The hybrid can offer a saving on fuel of anywhere between 15-30 per cent.

Compared to the straight diesel version, Emery said the hybrid can offer a saving on fuel of anywhere between 15-30 per cent, depending on how you drive it, of course.

On the open road the difference between hybrid and diesel isn’t great but in urban areas where carbon emissions from trucks are highest, it comes into its own, he said.

“You’re not only saving a heap in diesel costs but also doing your bit to reduce carbon emissions. This is very important to many companies in our industry who wish to be seen as good corporate citizens.

“The base 300 Series truck is bloody good. When you add Hybrid-Electric on top, it becomes quite a compelling argument. A year ago, if we’d sat down with a customer who was going to buy 50 300 Series and asked him if he’d like to make 10 of those hybrids, they would have said no.
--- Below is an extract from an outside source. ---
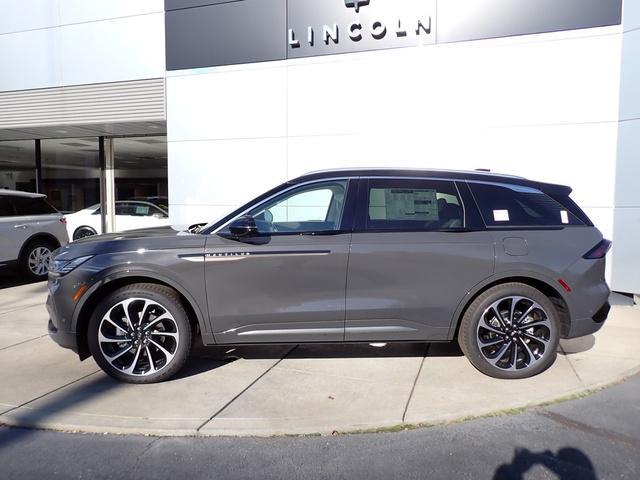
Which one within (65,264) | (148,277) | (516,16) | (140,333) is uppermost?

There was a bit of a view that they would just jump straight to full electric.

“Now they are realising they can’t do that because they don’t have the capacity, the infrastructure and the cost impediments are pretty big. But they see the value that hybrid-electric offers as a stopgap.

“So, in the next five years what I believe will happen is that let’s say a business has a 100 300 Series-sized trucks. They might transition to 10 per cent all electric, 25 per cent hybrid electric with the remaining being diesel. Then over the next 5 to 10 years those figures will change to something like 30 per cent electric, 40 per cent hybrid electric and it will shift depending on the fleet that you use.”

This ‘relaunch’ of the Hino 300 Series Hybrid-Electric has resulted in a five-fold increase in orders for the truck.

In Japan, Hino also has a hybrid-electric version of their Big Banger 700 Series. Emery’s next mission is to try and get that truck to Australia.

“I do love to have the 700 Hybrid-Electric here. I reckon it would be fantastic for say, container movements on and off walls and around metro areas. Can you imagine the savings that could offer to an operator?”